Do you use mouthwash after a workout? Many of us do. It can be a quick way to finish off the hygiene routine you follow after you’re done exercising. However, you may be surprised to discover that this careful battle against bad breath may negate the blood pressure lowering benefits you’d earned during your exercises.
You May Not Need to Stop With Mouthwash After a Workout
Recent research may have shown that mouthwash after a workout can cut into your exercise’s blood pressure benefits. However, Dr. Martha Gulati, a cardiologist who runs the University of Arizona College of Medicine’s cardiology division, and American College of Cardiology spokesperson, said that you may not need to cut this component out of your hygiene routine quite yet.
The reason it’s too early to make any changes to using mouthwash after a workout is that the study was a very small one. In fact, it involved only fifteen male participants and eight females. Though they did see that there wasn’t a drop in blood pressure when an antibacterial rinse was used when compared to those who used a placebo instead, what they have not yet determined is why that occurred. The fact is that the researchers simply don’t know why it happened.
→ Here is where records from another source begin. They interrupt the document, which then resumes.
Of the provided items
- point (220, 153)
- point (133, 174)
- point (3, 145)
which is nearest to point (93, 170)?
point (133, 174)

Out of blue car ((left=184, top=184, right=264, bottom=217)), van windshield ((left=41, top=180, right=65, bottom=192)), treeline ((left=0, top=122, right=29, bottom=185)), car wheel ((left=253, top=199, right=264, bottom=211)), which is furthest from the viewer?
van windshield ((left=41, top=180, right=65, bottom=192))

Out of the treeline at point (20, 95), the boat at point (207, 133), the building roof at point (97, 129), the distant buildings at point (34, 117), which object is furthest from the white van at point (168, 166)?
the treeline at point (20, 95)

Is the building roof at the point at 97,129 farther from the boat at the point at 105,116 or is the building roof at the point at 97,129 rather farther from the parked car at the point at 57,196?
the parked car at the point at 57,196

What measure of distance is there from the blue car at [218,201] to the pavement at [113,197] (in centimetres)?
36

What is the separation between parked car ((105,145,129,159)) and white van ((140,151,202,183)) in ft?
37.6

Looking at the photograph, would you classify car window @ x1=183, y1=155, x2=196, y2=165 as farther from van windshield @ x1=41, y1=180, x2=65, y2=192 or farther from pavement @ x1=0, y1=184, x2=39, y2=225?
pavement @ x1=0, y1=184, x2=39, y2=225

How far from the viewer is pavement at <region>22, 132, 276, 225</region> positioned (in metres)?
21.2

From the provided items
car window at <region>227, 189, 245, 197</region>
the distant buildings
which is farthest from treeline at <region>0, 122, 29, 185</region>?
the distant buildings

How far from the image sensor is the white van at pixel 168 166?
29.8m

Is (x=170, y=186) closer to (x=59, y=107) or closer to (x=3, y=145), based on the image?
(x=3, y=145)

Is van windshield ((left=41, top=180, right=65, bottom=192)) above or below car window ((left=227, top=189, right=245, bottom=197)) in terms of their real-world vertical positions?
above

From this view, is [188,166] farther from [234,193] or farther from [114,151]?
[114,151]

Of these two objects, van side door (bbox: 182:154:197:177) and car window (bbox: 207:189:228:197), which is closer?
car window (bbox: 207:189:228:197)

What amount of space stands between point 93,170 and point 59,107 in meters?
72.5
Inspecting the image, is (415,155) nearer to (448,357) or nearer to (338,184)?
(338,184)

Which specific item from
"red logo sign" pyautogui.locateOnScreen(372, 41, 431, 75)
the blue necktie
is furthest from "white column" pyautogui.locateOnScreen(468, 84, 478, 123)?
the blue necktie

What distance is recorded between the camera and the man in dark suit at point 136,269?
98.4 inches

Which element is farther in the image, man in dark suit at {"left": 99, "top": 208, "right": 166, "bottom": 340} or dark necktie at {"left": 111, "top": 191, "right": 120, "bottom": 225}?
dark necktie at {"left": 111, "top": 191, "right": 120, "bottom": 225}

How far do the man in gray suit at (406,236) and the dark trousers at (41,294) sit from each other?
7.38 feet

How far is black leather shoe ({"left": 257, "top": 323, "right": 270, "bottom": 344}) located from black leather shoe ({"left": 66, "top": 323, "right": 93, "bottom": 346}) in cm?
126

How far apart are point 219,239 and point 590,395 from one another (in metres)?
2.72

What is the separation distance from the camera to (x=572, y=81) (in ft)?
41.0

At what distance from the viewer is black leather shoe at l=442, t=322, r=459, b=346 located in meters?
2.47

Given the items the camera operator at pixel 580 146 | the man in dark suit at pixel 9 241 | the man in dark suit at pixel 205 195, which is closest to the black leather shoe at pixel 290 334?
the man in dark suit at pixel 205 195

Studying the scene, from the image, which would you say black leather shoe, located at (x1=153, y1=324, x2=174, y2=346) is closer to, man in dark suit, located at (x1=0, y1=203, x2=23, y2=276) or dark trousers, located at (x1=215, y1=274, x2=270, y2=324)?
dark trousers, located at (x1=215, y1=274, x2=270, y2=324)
Other Benefits Remain In Tact
Though the researchers found that mouthwash after a workout can eliminate the blood pressure benefits of exercising, the other measured benefits were not affected by this habit. In fact, it doesn’t even mean that you’ve eliminated your heart healthy benefits. Gulati pointed out specifically that blood pressure is only one of a large number of heart and health benefits of exercise.
She explained that the heart response, such as improve blood flow, are not affected by the use of mouthwash after a workout. They aren’t “magically blocked by these lovely bacteria that we’d like to get rid of with mouthwash,” said Gulati.
Speculation Over the Heart-Mouth Connection
For a long time, doctors have known that there is a connection between bad bacteria in the mouth and cardiac wellness. Gingivitis, for instance, is a buildup of bacteria or plaque. This has been connected with easily bleeding swollen gums.
This bacteria can lead to bad breath and pain but has also been connected to an increased risk of Alzheimer’s. Moreover, it can increase the risk of heart attack by almost 50 percent. That said, the reason for the connection between mouth bacteria and heart health – and of mouthwash after workouts and blood pressure benefits – remains unknown.